• **PROVIDED MATERIAL**

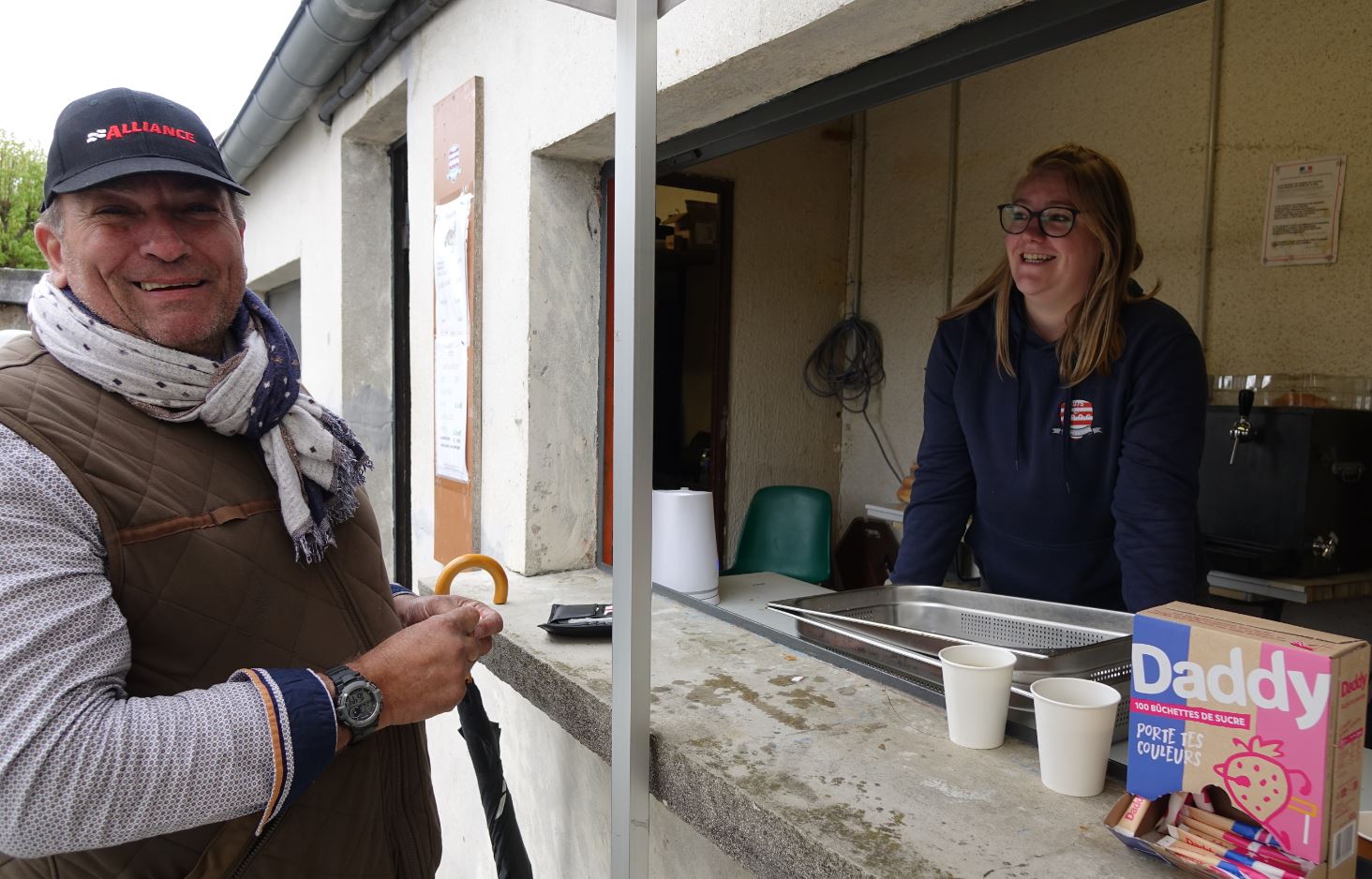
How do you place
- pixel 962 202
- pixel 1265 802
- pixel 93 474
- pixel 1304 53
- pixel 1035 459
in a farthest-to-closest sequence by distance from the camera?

• **WHAT NEEDS TO BE DONE**
Make an exact copy of the records shown above, without the pictures.

• **WRITTEN REPLY**
How do you place
- pixel 962 202
- pixel 1265 802
- pixel 93 474
- pixel 1304 53
- pixel 1035 459
in a farthest-to-closest sequence by distance from the camera?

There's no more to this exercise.